** BEGIN **

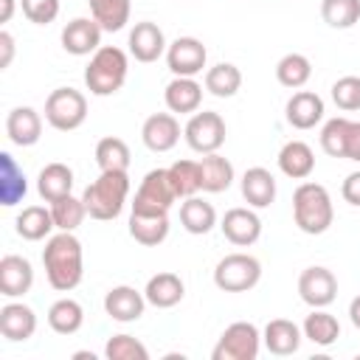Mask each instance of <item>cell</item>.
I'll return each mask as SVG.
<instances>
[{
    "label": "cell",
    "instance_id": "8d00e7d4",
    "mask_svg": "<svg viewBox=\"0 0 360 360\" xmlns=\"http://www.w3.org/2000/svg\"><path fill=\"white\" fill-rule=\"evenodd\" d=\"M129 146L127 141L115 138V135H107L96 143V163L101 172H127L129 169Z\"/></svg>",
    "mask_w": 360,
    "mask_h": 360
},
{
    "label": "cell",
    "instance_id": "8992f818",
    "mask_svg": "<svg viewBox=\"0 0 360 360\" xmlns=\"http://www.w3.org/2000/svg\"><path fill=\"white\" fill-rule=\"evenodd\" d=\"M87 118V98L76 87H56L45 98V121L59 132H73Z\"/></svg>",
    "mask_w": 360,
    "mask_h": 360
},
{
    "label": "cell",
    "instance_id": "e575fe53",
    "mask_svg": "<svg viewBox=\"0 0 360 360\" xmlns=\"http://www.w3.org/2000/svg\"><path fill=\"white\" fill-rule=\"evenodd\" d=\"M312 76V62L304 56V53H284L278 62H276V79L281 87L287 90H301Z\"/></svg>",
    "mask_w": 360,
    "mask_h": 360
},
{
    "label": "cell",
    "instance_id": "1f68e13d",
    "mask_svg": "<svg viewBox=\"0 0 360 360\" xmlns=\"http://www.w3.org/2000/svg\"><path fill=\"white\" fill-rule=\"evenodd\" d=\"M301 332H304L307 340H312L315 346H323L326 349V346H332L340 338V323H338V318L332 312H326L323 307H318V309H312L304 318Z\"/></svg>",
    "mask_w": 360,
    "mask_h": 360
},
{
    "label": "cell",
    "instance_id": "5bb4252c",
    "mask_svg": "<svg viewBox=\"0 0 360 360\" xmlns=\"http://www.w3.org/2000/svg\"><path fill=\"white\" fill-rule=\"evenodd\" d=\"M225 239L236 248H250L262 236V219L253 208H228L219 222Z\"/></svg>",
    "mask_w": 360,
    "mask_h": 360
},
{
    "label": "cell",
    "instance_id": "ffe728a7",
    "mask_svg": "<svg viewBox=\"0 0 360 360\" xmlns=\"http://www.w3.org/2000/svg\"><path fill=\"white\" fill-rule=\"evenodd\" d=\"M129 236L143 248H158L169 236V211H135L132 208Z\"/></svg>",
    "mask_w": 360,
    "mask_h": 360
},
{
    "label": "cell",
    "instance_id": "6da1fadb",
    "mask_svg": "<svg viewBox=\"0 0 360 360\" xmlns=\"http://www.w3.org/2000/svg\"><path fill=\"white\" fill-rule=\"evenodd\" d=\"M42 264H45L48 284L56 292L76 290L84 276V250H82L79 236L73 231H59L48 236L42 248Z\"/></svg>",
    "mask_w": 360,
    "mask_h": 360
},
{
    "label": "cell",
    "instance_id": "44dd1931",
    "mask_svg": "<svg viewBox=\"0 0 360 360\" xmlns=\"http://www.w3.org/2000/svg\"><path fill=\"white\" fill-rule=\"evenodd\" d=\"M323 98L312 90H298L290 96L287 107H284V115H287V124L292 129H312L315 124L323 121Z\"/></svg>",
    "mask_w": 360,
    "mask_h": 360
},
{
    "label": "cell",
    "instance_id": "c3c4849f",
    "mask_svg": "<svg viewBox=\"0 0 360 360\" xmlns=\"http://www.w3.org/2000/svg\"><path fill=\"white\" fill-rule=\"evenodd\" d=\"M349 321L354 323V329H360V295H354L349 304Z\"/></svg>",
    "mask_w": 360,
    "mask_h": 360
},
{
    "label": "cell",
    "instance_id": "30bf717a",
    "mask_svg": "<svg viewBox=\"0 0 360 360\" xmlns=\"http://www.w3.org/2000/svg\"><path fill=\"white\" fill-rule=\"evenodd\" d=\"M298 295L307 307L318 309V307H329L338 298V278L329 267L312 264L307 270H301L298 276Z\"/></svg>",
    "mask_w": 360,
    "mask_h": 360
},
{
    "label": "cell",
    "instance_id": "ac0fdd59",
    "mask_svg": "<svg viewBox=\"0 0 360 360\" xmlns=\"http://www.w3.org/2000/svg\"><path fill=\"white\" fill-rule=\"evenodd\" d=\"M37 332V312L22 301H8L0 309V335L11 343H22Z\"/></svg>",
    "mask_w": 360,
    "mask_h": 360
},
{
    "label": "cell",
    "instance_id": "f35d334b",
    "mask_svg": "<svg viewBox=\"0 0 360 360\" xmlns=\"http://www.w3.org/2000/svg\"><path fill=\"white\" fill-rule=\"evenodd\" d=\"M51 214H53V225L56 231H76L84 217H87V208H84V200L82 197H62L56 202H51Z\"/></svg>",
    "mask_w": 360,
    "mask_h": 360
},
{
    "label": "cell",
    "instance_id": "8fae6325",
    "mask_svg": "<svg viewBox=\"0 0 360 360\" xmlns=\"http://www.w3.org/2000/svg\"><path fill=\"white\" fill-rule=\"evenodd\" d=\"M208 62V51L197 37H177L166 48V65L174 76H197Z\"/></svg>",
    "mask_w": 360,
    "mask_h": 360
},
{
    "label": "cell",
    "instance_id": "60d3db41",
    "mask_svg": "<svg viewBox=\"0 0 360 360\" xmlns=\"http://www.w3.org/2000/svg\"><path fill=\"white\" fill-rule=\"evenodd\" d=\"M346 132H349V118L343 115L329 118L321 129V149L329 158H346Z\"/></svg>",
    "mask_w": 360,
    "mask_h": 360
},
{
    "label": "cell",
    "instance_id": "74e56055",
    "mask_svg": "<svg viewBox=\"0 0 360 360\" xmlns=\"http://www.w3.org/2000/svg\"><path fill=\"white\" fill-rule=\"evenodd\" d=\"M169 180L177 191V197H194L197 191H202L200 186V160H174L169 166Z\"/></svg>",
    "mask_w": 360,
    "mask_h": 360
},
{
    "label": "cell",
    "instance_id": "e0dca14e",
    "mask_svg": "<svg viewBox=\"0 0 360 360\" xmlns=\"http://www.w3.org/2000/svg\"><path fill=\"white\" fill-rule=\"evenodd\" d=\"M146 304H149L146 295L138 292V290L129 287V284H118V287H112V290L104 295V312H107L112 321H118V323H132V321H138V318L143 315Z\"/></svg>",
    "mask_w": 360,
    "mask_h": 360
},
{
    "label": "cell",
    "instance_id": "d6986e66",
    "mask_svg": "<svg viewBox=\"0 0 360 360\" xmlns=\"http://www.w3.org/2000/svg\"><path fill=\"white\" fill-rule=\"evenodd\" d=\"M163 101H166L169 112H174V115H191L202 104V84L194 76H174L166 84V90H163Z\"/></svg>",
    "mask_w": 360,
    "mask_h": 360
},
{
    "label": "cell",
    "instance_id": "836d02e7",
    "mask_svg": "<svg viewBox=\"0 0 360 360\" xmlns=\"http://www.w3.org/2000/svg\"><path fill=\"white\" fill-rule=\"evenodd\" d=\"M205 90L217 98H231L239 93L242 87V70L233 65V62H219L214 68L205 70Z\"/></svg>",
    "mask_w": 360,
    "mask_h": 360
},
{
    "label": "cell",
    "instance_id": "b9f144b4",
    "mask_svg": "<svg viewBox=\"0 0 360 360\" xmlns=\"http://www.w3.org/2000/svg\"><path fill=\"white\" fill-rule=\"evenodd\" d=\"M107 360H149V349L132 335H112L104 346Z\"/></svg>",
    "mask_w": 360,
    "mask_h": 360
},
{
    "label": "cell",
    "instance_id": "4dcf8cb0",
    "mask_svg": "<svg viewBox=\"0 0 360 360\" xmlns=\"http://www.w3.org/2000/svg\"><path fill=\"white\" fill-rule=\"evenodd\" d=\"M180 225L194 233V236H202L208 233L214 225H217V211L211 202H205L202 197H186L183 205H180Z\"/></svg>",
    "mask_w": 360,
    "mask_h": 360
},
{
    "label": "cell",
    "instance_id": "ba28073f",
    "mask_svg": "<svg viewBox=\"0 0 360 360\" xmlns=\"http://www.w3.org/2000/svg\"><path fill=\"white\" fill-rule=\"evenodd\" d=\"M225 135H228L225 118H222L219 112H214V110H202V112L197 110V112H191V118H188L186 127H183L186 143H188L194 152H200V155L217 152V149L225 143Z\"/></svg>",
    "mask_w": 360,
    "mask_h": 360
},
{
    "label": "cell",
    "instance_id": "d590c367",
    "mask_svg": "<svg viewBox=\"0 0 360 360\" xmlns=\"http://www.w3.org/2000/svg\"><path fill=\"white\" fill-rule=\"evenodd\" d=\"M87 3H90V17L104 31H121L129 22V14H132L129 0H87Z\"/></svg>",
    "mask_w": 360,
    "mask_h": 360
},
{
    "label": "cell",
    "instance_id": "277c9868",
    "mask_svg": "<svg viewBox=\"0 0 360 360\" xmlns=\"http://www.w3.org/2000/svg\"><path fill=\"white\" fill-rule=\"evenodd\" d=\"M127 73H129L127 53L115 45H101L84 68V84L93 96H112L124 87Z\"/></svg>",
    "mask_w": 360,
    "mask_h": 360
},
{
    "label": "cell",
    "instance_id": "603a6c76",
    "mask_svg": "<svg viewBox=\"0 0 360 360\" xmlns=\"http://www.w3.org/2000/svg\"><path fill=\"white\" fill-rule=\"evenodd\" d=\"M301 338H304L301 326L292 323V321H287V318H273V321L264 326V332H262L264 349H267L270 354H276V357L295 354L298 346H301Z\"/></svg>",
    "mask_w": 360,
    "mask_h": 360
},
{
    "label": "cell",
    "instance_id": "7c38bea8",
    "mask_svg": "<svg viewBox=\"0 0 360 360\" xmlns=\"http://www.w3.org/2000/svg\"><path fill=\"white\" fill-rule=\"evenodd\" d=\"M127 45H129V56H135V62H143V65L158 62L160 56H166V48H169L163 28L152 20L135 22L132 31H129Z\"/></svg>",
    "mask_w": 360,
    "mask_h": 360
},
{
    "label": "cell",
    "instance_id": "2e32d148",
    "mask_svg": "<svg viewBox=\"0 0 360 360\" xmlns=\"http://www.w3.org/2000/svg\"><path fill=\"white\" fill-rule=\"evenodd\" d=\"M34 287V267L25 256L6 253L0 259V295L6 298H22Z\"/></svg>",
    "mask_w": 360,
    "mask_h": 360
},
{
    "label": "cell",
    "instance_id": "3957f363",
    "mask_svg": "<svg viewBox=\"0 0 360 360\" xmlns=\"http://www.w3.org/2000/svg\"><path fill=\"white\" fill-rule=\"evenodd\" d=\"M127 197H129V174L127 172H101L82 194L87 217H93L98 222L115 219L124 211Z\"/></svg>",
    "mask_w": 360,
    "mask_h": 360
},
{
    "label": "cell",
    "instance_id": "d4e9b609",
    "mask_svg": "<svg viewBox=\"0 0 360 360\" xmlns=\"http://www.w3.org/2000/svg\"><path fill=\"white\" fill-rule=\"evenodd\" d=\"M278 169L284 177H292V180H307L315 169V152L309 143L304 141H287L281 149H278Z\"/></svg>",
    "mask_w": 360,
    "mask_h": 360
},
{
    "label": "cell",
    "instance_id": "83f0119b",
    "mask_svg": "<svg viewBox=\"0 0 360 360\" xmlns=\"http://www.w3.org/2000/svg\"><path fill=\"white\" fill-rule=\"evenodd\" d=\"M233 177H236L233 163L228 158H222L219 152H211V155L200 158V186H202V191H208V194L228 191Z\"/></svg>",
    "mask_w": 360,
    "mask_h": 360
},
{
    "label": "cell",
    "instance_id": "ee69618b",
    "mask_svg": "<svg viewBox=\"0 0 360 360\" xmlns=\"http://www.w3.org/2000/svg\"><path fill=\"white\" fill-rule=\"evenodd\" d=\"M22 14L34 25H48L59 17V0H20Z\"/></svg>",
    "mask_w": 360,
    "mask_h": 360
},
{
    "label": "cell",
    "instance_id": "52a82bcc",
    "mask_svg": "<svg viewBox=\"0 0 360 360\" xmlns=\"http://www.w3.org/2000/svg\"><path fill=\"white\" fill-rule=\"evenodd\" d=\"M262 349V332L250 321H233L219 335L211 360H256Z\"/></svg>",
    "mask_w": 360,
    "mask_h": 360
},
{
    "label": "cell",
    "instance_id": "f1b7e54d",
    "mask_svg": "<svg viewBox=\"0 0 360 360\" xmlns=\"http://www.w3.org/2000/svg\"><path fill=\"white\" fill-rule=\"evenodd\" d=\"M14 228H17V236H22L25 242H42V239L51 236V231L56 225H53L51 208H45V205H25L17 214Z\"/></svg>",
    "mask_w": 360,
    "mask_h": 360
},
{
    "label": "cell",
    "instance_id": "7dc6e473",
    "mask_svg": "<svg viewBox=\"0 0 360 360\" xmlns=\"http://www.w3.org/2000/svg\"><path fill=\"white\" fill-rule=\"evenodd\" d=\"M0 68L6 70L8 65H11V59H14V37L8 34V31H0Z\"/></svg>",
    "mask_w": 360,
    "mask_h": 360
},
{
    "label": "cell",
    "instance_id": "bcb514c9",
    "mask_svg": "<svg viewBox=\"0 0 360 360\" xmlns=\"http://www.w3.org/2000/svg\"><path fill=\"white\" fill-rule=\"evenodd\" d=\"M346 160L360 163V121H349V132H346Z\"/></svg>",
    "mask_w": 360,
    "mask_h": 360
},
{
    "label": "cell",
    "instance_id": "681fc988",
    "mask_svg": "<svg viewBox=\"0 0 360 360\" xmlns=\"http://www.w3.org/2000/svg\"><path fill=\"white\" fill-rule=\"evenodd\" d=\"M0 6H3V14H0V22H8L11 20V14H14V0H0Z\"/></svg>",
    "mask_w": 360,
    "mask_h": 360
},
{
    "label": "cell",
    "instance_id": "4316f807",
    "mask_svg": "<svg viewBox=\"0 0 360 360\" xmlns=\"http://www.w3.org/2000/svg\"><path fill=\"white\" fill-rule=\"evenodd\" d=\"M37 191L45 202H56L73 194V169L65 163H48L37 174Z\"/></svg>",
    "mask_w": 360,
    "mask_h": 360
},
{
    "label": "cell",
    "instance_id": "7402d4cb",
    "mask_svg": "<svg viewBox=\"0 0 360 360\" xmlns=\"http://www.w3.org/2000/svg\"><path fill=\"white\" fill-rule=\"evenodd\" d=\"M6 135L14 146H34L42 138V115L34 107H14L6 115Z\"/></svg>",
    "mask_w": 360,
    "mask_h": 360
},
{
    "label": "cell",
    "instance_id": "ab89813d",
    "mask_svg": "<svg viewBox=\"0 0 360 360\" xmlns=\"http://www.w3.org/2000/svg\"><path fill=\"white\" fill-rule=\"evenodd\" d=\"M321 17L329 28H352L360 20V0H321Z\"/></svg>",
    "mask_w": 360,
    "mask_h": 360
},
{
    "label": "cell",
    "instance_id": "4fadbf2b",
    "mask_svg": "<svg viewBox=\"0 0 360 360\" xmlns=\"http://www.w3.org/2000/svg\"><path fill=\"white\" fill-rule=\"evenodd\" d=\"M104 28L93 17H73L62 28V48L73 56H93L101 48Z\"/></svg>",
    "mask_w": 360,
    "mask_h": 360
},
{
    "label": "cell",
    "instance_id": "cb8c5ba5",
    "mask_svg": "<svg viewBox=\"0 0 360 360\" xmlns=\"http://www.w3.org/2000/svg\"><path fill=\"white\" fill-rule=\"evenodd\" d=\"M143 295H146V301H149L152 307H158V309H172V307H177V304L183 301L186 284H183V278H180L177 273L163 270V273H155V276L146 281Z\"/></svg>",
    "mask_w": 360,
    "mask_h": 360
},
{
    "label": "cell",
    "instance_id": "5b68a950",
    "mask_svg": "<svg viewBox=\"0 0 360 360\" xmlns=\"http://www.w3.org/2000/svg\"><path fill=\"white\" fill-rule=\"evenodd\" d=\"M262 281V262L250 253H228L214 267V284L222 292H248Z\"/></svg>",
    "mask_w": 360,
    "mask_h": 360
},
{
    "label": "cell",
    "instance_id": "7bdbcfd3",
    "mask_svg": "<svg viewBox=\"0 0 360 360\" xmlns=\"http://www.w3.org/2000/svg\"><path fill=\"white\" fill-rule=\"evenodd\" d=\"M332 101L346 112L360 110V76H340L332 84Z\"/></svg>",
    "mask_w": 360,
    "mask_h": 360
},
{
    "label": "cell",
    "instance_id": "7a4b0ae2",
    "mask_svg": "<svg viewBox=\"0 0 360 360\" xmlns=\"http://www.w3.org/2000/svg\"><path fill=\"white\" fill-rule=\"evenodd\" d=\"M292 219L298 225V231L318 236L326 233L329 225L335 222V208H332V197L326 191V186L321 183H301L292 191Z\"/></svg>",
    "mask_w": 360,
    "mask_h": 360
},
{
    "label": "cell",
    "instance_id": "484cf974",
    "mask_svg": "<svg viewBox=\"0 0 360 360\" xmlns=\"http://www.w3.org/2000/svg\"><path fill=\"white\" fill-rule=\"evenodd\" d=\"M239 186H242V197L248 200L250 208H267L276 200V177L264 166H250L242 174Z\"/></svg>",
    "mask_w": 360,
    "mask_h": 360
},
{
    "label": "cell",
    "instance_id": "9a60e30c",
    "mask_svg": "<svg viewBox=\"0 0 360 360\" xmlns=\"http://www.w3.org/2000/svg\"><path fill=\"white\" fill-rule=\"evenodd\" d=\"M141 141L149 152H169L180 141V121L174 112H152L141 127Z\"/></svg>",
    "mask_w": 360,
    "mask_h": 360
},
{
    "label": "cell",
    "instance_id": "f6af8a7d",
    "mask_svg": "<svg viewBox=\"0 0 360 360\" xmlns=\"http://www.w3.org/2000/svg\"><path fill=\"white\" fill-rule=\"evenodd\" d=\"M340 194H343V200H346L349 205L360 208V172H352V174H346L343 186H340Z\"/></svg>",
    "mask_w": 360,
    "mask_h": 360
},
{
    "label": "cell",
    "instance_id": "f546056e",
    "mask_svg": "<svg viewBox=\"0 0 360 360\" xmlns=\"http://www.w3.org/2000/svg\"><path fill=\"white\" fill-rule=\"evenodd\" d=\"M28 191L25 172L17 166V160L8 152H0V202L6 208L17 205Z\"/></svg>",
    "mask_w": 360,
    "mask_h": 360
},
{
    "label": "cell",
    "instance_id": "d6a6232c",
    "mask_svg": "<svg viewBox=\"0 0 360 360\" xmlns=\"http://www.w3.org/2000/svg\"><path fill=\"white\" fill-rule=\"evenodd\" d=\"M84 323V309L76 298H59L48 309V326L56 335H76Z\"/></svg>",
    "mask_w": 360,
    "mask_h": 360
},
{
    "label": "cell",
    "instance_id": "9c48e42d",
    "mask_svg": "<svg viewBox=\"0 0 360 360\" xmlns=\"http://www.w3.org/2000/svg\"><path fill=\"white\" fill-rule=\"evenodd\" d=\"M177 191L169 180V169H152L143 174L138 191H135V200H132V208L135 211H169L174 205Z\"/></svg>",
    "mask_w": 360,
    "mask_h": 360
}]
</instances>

** END **

WRITTEN REQUEST: Reproduce word for word everything from the beginning of the listing down through the line containing "146L127 141L115 138V135H107L96", including that line, and omit the pictures.

REPLY TO THE EXERCISE:
Mask each instance of <item>cell</item>.
I'll return each mask as SVG.
<instances>
[{
    "label": "cell",
    "instance_id": "8d00e7d4",
    "mask_svg": "<svg viewBox=\"0 0 360 360\" xmlns=\"http://www.w3.org/2000/svg\"><path fill=\"white\" fill-rule=\"evenodd\" d=\"M129 146L127 141L115 138V135H107L96 143V163L101 172H127L129 169Z\"/></svg>",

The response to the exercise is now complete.